Benchmarking FSDP vs. 3D Paralellism
Benchmarking FSDP with LLaMA Factory vs. 3D Parallelism with Nanotron
In my recent experiments, I compared two distributed training frameworks: LLaMA Factory using FSDP (Fully Sharded Data Parallelism) with accelerate
and Nanotron using 3D parallelism. Below, I summarize the benchmark results and share my observations. The model used in my experiments is meta-llama/Meta-Llama-3.1-8B.
Context
I came across a similar benchmark in a LightOn blog, where they trained a model with 2 billion parameters on a single node with 4x A100-64GB GPUs. The results are summarized in the table below:
Parallelism Type | Model | Batch Size | Block-wise Activation Recomputation | Throughput | TFLOPs |
---|---|---|---|---|---|
FSDP | 1.6B | 5 | Yes | 11,000 | 96.25 |
3D (DP=2, PP=2, TP=1) | 1.6B | 2 | Not supported | 4,880 | 51 |
I found these results very interesting. However, they could benefit from more comprehensive experiments for two key reasons:
- First, the training was conducted on only one node, which doesn’t account for the overhead introduced by inter-node communication.

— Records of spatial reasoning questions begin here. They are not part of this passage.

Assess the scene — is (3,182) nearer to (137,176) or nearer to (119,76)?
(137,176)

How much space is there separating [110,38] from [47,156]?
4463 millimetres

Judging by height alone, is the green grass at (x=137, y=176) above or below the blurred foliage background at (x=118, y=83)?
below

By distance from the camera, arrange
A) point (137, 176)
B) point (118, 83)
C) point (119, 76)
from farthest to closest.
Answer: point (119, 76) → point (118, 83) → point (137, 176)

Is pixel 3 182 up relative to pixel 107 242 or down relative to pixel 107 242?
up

- Second, the comparison was made using different global batch sizes, which makes the throughput not strictly comparable as the convergence rate could vary.

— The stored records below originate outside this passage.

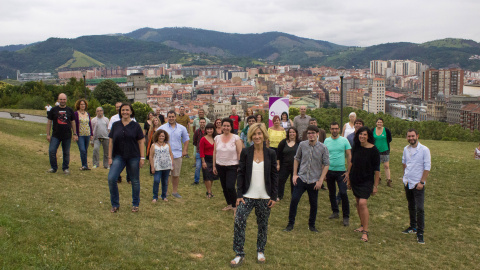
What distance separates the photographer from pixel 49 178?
772 cm

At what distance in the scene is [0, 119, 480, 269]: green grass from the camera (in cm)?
460

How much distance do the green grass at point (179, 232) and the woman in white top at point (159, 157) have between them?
17.8 inches

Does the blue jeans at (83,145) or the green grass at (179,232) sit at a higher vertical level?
the blue jeans at (83,145)

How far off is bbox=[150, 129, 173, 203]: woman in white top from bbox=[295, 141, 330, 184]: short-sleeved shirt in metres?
2.44

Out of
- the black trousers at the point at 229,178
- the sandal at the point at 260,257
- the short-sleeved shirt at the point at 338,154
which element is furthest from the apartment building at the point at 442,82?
the sandal at the point at 260,257

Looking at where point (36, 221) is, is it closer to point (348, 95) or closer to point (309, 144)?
point (309, 144)

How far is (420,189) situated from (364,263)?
170 cm

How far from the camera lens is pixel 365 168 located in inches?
241

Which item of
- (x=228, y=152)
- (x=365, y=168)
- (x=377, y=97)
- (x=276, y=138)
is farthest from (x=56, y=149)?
(x=377, y=97)

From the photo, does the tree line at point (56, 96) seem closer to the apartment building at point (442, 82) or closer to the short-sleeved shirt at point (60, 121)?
the short-sleeved shirt at point (60, 121)

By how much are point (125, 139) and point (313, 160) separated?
274 cm

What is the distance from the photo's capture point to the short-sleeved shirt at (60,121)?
8.07m

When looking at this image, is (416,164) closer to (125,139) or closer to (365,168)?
(365,168)

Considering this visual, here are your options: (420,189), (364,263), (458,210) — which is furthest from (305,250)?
(458,210)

For these reasons, I conducted a more elaborate, though still incomplete, benchmark.
Benchmark Setup
Setup:
- H100 80GB GPUs
- GPUs per Node: 4
- Examples per GPU: 4
- Cutoff Length: 4096
Results:
# | Framework | Settings | Nodes | Gradient Accum. (global bs) | Throughput (tokens/s) |
---|---|---|---|---|---|
1 | LLaMA Factory | accelerate + FSDP | 4 | 1 (64) | 93.6K |
2 | Nanotron | DP=2, PP=1, TP=8 | 4 | 8 (64) | 83.3K |
3 | Nanotron | DP=4, PP=1, TP=4 | 4 | 4 (64) | 128K |
4 | Nanotron | DP=4, PP=2, TP=2 | 4 | 1 (16) | 49.2K |
5 | Nanotron | DP=4, PP=1, TP=4 | 4 | 1 (16) | 108K |
6 | Nanotron | DP=8, PP=1, TP=4 | 8 | 4 (128) | 253K |
7 | Nanotron | DP=4, PP=1, TP=8 | 8 | 8 (128) | 154K |
Observations
- Comparing lines 1 and 3, 3D(2D)-parallelism is 1.36 times more efficient than FSDP.

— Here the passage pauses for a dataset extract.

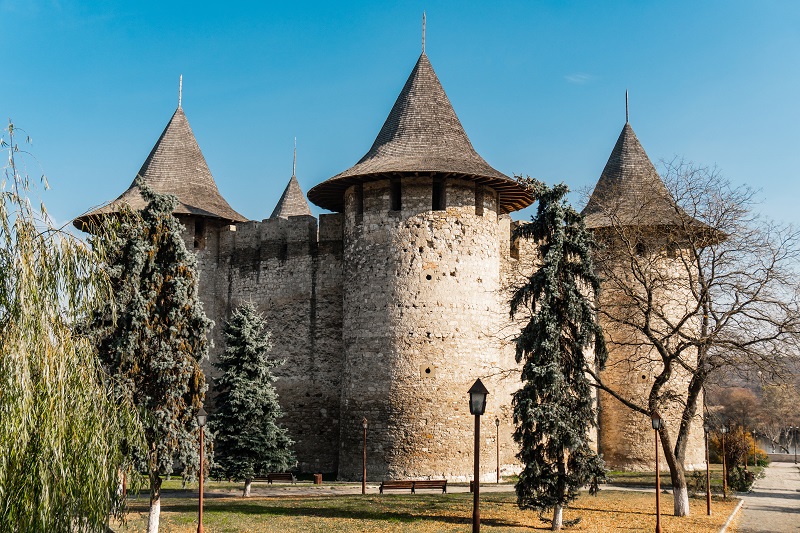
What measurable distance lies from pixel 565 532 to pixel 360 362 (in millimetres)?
9894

- Lines 1 and 5 demonstrate that even with lower gradient accumulation, 3D(2D)-parallelism can still achieve higher throughput.
- The comparisons between lines 2 and 3, as well as lines 6 and 7, suggest that the optimal TP is 4, which matches the number of GPUs per node.
- The throughput scales predictably with the number of nodes. As a rule of thumb, throughput can be approximated as
nnodes
* 23,405 tokens/s. - When using Nanotron with TP=4 and PP=1, throughput appears to scale as
nnodes
* 32,000 tokens/s when DP is increased. - There is a noticeable drop in throughput when using
PP > 1
. For example, with DP=4, PP=2, TP=2, throughput significantly drops to 49.2K tokens/s. - Increasing DP while holding TP=4 and PP=1 constant yields better throughput. With DP=8, throughput reached 253K tokens/s on 8 nodes.
Known Issues with Nanotron
While Nanotron shows promise in certain configurations, there are currently some known issues:
- Gradient Accumulation with PP > 1: There is a bug preventing gradient accumulation when using multinodes if
PP > 1
. You can track this issue here. - Checkpoint Resumption with PP > 1: Another bug exists that prevents resumption from checkpoints when
PP > 1
. This issue is being tracked here.
Acknowledgment
I would like to thank ChatGPT for helping refine the writing in this post.